══ Data provided
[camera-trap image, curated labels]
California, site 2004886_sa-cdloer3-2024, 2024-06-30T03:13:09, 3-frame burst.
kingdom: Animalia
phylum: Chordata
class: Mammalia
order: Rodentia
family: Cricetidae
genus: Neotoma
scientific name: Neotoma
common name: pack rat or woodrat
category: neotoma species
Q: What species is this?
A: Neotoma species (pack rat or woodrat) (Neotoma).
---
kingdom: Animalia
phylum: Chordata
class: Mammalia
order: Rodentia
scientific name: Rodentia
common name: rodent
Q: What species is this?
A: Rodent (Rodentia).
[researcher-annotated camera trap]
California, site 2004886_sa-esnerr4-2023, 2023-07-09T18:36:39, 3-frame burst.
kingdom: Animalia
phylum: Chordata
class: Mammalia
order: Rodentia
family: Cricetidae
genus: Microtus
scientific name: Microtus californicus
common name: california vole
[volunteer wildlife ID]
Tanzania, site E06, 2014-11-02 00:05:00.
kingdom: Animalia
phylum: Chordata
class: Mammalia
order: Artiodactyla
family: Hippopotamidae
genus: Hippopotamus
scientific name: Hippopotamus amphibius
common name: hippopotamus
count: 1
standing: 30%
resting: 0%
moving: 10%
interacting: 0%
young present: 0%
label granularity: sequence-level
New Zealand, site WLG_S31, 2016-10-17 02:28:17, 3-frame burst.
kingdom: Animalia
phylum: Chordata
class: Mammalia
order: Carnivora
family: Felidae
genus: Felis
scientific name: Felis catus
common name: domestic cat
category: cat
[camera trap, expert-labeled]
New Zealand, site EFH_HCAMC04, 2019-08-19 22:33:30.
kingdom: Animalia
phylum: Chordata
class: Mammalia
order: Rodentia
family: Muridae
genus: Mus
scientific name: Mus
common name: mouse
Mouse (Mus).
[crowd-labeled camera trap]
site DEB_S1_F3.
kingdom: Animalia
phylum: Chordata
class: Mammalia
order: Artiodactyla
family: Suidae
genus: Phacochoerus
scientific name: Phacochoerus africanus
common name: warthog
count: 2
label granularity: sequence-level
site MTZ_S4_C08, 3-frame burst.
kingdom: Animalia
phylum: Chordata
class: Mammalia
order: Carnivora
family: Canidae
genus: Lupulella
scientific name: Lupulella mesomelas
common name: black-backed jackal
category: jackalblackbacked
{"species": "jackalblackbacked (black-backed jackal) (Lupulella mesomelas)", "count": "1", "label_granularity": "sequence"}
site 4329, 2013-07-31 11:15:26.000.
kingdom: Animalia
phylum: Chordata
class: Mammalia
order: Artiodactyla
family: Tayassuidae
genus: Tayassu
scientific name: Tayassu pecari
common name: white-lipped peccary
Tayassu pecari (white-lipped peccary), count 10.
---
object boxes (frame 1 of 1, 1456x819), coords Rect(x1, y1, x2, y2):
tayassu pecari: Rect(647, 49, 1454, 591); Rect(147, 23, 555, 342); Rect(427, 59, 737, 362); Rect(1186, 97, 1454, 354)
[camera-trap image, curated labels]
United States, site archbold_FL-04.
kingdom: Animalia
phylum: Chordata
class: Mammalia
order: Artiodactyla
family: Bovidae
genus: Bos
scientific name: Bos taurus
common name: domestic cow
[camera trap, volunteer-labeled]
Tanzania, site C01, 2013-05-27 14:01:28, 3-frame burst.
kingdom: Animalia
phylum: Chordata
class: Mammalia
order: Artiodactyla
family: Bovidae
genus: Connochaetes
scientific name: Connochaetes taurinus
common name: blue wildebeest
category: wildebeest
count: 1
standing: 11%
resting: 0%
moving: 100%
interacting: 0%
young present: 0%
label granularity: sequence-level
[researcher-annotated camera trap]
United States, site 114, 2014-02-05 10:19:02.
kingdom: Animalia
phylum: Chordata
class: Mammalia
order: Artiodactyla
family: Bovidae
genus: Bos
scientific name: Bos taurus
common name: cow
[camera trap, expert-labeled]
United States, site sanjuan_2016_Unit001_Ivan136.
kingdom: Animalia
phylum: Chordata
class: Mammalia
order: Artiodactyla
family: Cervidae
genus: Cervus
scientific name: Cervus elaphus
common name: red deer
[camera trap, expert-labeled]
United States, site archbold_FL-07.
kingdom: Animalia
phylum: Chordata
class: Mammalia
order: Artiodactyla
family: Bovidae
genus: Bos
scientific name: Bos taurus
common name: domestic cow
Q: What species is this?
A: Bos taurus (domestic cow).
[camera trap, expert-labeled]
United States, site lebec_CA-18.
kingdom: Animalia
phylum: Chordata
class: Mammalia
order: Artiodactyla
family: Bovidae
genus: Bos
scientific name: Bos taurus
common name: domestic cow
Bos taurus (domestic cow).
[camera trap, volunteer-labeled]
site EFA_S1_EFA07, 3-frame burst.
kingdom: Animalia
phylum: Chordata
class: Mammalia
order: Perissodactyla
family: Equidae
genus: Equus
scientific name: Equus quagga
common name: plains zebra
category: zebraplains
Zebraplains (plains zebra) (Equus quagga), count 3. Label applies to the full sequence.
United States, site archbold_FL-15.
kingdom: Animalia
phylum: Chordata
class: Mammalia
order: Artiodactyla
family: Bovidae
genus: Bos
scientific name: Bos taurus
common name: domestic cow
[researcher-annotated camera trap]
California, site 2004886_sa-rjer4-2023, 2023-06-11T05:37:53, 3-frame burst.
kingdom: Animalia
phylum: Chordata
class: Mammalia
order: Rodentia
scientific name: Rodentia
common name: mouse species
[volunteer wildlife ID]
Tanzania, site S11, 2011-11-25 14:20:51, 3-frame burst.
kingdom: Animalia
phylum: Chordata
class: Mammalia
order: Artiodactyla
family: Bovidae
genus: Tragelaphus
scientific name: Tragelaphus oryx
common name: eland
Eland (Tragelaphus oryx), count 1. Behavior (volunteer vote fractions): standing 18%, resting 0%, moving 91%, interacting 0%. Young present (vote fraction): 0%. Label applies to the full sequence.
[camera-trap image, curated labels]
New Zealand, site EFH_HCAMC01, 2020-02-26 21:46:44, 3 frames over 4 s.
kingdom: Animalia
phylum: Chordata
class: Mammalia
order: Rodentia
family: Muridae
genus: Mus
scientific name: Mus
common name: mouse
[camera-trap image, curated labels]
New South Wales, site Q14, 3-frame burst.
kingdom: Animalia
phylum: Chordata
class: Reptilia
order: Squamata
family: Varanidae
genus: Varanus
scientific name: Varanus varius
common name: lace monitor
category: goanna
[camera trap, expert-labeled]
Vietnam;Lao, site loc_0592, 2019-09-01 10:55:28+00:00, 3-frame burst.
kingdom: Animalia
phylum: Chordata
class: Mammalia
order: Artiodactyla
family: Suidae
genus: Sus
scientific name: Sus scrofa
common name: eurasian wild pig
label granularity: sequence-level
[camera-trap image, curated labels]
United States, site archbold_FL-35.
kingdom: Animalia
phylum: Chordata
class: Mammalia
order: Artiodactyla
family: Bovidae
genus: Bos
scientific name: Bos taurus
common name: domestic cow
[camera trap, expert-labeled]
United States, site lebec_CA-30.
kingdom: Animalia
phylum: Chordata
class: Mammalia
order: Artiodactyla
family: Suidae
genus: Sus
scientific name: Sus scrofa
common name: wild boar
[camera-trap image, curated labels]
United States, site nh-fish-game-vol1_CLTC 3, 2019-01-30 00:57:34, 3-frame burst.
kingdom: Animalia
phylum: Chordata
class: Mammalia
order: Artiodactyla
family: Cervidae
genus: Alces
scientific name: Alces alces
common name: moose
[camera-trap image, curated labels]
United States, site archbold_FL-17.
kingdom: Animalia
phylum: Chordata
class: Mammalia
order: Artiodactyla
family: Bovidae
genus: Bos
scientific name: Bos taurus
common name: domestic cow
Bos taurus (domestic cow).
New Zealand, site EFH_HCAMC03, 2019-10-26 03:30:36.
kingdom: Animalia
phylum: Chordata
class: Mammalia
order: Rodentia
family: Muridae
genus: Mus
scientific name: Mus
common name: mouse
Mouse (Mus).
════
Directions for this task >>
Using the records above, filter out every line that lacks the string "species" and copy the rest.

Answer section >>
category: neotoma species
Q: What species is this?
A: Neotoma species (pack rat or woodrat) (Neotoma).
Q: What species is this?
{"species": "jackalblackbacked (black-backed jackal) (Lupulella mesomelas)", "count": "1", "label_granularity": "sequence"}
Q: What species is this?
common name: mouse species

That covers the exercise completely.